What is "The Mortal Atheist?"

When my friends discovered I was starting a blog, most assumed it would be general musings about my life. In the past I had blogged about my backpacking adventures and I write articles about my life for other websites as well. Most were not prepared for “actually, this blog is going to be about mortality and death.”

Cue record scratch.

Just before ‘the great quarantine’ began in March of 2020, I was finishing up “The Five Invitations” by Frank Ostaseski. There’s no explanation for why I was suddenly so curious about death, or why it had been on my mind (although COVID seems a probable prompt), but I’d borrowed a stack of books from the library on mortality and meaning. While loved ones politely tolerated my discourse on these books, it was clear that everyone was extremely uncomfortable. Death and mortality and possible meaninglessness are things we try very hard not to think or talk about, and I was violating this unspoken agreement. (“hey, would you all like to discuss existential terror and the black abyss of death with me?” No, they didn’t).

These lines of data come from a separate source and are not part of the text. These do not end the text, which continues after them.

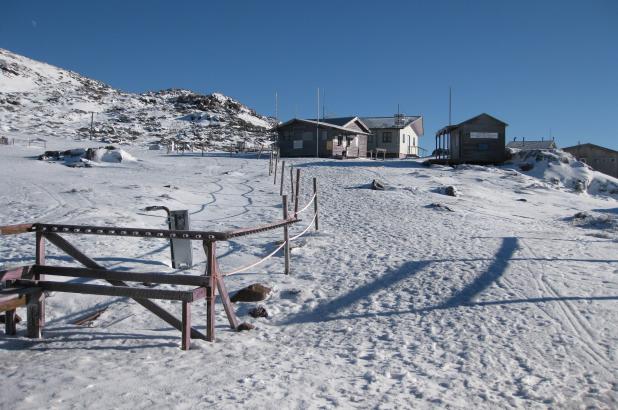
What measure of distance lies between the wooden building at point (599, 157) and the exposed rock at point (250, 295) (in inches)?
1922

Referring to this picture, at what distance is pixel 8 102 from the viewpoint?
8569cm

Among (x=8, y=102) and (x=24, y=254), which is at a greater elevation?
(x=8, y=102)

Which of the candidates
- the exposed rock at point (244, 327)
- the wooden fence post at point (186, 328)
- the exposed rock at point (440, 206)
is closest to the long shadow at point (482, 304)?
the exposed rock at point (244, 327)

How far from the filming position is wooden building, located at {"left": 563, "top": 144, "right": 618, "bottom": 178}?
46.5m

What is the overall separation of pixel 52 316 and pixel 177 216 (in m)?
2.62

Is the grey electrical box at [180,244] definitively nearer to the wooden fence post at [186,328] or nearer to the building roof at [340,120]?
the wooden fence post at [186,328]

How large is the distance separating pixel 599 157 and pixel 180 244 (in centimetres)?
5020

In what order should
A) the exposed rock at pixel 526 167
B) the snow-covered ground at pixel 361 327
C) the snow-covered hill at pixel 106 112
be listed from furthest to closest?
the snow-covered hill at pixel 106 112, the exposed rock at pixel 526 167, the snow-covered ground at pixel 361 327

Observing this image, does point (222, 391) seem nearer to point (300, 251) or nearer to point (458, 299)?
point (458, 299)

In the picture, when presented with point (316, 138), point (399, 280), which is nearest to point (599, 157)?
point (316, 138)

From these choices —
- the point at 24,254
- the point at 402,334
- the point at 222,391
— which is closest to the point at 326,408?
the point at 222,391

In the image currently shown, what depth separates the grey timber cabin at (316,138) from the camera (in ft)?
150

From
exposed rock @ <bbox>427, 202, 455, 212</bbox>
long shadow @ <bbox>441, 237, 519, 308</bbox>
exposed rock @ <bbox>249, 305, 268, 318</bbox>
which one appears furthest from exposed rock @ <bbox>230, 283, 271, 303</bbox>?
exposed rock @ <bbox>427, 202, 455, 212</bbox>

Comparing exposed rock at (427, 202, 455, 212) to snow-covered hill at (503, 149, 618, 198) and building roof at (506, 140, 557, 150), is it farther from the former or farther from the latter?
building roof at (506, 140, 557, 150)
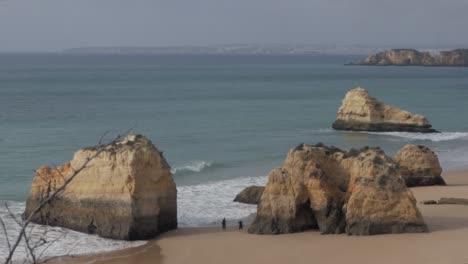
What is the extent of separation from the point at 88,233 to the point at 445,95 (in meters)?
72.4

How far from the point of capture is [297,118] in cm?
6156

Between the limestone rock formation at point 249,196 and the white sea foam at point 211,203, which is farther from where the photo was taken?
the limestone rock formation at point 249,196

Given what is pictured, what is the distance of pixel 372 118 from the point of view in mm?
53156

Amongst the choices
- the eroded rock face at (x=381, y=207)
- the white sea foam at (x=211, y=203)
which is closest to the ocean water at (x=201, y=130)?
the white sea foam at (x=211, y=203)

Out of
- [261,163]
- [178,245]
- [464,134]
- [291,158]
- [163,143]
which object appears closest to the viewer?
[178,245]

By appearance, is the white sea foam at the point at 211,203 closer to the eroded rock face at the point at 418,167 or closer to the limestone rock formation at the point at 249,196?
the limestone rock formation at the point at 249,196

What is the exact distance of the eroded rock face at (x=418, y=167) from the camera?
101ft

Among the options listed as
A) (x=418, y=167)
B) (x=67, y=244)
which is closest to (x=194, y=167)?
(x=418, y=167)

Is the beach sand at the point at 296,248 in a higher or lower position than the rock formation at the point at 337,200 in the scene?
lower

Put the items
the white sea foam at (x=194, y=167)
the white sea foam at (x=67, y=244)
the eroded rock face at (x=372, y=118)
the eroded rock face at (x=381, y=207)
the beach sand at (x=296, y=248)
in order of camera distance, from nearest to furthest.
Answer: the beach sand at (x=296, y=248) < the white sea foam at (x=67, y=244) < the eroded rock face at (x=381, y=207) < the white sea foam at (x=194, y=167) < the eroded rock face at (x=372, y=118)

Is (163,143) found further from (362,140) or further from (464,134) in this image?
(464,134)

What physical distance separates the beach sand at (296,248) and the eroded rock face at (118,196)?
0.69 metres

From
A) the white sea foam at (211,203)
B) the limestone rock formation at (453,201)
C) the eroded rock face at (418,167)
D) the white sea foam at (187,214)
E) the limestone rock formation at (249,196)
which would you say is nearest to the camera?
the white sea foam at (187,214)

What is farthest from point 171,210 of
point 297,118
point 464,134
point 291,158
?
point 297,118
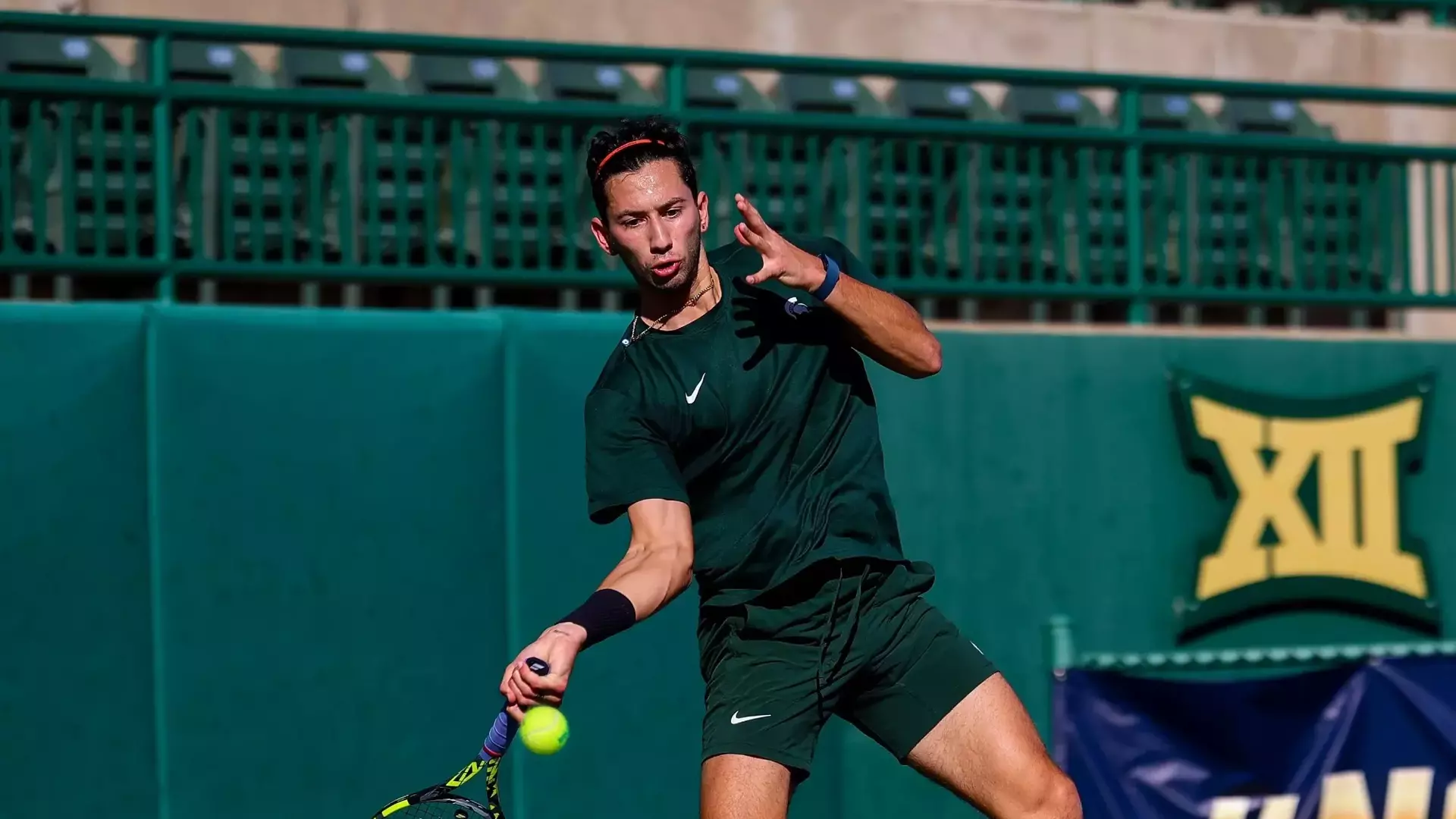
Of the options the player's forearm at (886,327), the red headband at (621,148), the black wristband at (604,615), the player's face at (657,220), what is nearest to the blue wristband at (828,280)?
the player's forearm at (886,327)

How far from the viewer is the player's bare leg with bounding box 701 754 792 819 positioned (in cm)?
461

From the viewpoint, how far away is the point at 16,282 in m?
8.34

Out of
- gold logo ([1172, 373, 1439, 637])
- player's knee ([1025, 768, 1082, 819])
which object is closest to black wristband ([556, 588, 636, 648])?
player's knee ([1025, 768, 1082, 819])

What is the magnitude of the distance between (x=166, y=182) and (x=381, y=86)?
139 inches

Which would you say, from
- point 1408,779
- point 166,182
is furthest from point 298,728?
point 1408,779

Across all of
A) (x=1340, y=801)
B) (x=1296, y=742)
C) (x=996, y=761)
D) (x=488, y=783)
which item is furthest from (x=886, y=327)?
(x=1340, y=801)

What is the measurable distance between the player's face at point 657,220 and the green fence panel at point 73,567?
291 cm

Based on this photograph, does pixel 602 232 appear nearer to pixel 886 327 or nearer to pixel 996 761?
pixel 886 327

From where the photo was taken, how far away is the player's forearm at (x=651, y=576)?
4484 millimetres

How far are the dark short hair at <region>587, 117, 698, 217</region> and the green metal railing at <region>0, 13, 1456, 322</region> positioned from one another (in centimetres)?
285

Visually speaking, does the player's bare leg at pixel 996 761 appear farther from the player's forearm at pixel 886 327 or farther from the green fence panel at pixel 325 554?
the green fence panel at pixel 325 554

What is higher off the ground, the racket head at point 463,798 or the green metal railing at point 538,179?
the green metal railing at point 538,179

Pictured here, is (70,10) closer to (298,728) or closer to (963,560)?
(298,728)

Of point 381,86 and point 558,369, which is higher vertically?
point 381,86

Of course, my friends and family not wanting to discuss these topics didn’t stop me thinking about them. I wondered how to deal with existential dread as an atheist, what dying would be like, and if there was any ultimate meaning to life. This all culminated in a decision: I would read everything I could find about death, dying, mortality, aging, meaning, purpose, etc. I would pull out the secular advice and make myself a student of mortality. After all, death is an exam everyone takes (and fails, I suppose?). After half a day down an Amazon/Good Reads rabbit hole, I had more than 50 books flagged. I wanted to take meticulous notes, find patterns, maybe even devise exercises and meditations for myself. And once I realized how much work I was going to put into this, I wanted a space to share it with others. I decided to blog, and because I needed it to be clear that everything would be secular, I settled on “The Mortal Atheist.”

So thanks for visiting this bizarre, oddly private corner of the internet. I may never have met you, but we’re sharing a tiny slice of cosmic time together, and I’d say that makes us friends. I hope you find comfort and meaning here, and I hope I do too.